TEXT SECTION:
------------------------------------------------

So, arbitrary deaths that need to be learned and avoided do not mean that games are bad.

It does however mean the design is bad. If there is no possible way you could have predicted the event then there is zero achievement in avoiding it. Sure it's fun the first few times but it gets repetitive quickly and in general leads to a bad game. There is no upside to doing it and it's essentially that the designer was too lazy to make a decent game. There are a few exceptions to the lazinesses where the it is the whole point of the game but those get old fast too.

And yes some text adventure games did arbitrarily kill you but I can't, off the top of my head, recall any of the good ones that did that. (admittedly a lot of deaths where references and in-jokes so you'd have to have arcane knowledge to have see it, but at least it was possible).

------------------------------------------------

PROVIDED INFORMATION:
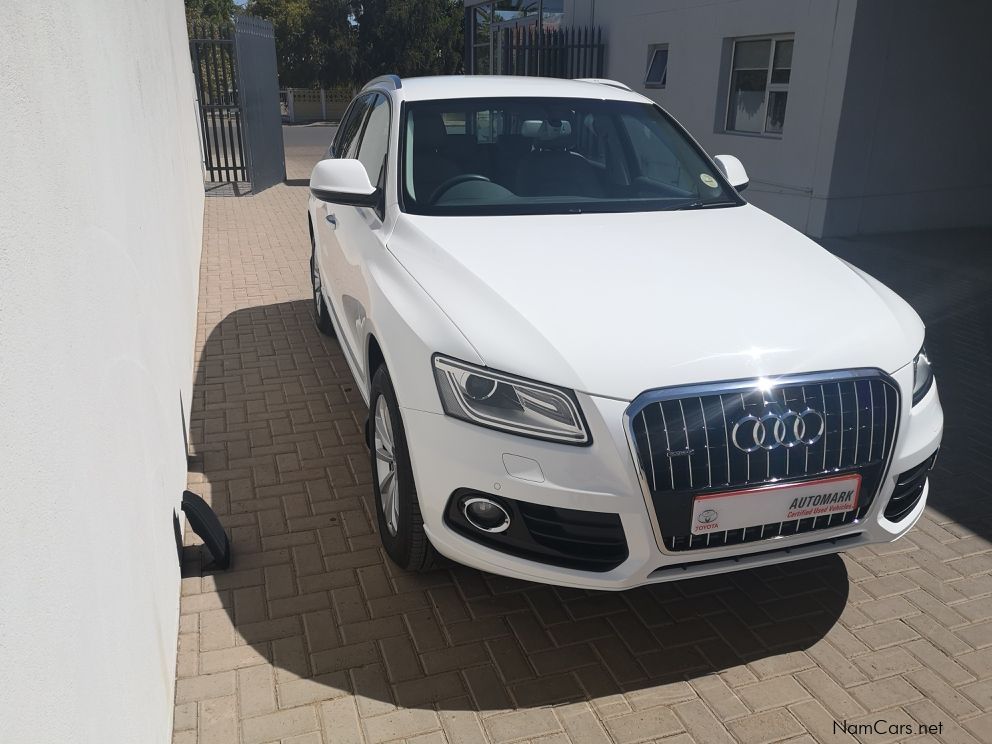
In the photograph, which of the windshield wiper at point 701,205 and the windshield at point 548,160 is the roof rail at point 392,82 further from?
the windshield wiper at point 701,205

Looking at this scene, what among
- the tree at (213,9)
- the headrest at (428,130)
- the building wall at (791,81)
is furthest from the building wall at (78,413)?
the tree at (213,9)

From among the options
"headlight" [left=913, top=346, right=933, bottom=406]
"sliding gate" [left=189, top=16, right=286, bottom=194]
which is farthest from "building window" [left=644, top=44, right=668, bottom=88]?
"headlight" [left=913, top=346, right=933, bottom=406]

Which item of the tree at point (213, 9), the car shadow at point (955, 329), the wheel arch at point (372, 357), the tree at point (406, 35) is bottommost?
the car shadow at point (955, 329)

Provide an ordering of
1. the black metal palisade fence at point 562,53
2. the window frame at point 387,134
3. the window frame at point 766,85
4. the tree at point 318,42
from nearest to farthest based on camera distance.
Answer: the window frame at point 387,134 < the window frame at point 766,85 < the black metal palisade fence at point 562,53 < the tree at point 318,42

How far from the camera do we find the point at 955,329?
686 cm

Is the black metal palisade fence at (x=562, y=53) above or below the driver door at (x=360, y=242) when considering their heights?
above

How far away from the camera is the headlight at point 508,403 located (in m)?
2.60

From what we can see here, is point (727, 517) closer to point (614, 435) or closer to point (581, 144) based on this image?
point (614, 435)

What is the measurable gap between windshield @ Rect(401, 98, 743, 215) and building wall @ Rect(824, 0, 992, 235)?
653cm

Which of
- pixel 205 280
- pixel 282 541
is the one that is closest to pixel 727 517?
pixel 282 541

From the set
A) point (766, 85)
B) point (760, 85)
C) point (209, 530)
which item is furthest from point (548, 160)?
point (760, 85)

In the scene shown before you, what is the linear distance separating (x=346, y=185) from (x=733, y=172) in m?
2.13

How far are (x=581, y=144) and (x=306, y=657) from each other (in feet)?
9.40

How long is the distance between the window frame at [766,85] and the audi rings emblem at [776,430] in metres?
9.20
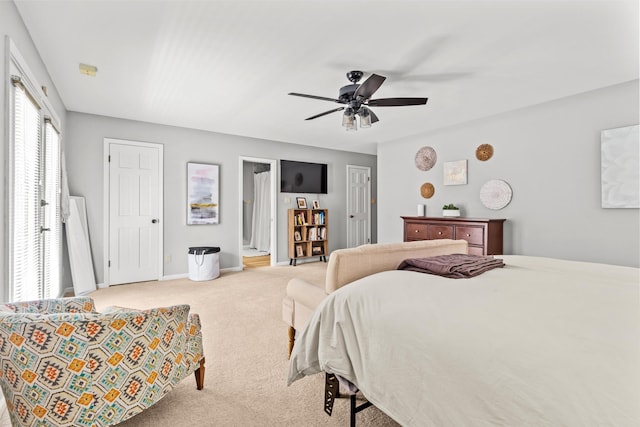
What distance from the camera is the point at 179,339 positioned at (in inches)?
63.9

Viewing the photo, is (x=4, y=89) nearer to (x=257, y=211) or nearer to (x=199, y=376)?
(x=199, y=376)

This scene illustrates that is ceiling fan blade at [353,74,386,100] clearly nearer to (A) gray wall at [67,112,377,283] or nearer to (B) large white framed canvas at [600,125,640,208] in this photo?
(B) large white framed canvas at [600,125,640,208]

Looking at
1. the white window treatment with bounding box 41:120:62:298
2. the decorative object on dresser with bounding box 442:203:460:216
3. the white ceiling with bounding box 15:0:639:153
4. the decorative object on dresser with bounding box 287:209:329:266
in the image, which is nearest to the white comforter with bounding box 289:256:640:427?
the white ceiling with bounding box 15:0:639:153

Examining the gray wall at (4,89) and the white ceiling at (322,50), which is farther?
the white ceiling at (322,50)

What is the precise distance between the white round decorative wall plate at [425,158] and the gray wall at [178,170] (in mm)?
2099

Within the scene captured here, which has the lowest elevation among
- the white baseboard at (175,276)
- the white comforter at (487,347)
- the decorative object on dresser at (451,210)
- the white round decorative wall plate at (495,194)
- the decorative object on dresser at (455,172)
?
the white baseboard at (175,276)

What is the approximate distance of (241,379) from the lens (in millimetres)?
1954

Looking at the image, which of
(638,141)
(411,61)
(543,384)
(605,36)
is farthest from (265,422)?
(638,141)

------------------------------------------------

TASK REQUIREMENTS:
[1] In the text on arbitrary deaths in games, what does the writer say such deaths show about the designer?
[2] Carry on the text on arbitrary deaths in games from its last sentence.

RESULTS FOR THE EXERCISE:
[1] That the designer was too lazy to make a decent game.

[2]
I don't know, I think it just means it needs high *mental* dexterity instead of just fast fingers.  Like:  Hey, those apples didn't fall when I ran under them, and now I'm all suspicious.  I actually would compare it to playing a truly nasty text adventure game, or a tabletop RPG with an utterly sadistic GM.  One thing it has in common with text adventures and tabletop RPGs is that nothing is truly constant (except for paranoia), and you don't know when something unexpected is going to happen or when the rules are going to suddenly change.

Maybe that's only my thing because I'm a big fan of the game of Mao, but I think the concept of a platformer with no constant rules is perfectly valid.

...Okay, to be honest, some of the traps ARE nasty and pointless and nearly impossible to predict.  But not all of them are, that's for sure.  If you get into the head of the designer and think "How much can I screw over the player on this screen", it'll take you a pretty long way.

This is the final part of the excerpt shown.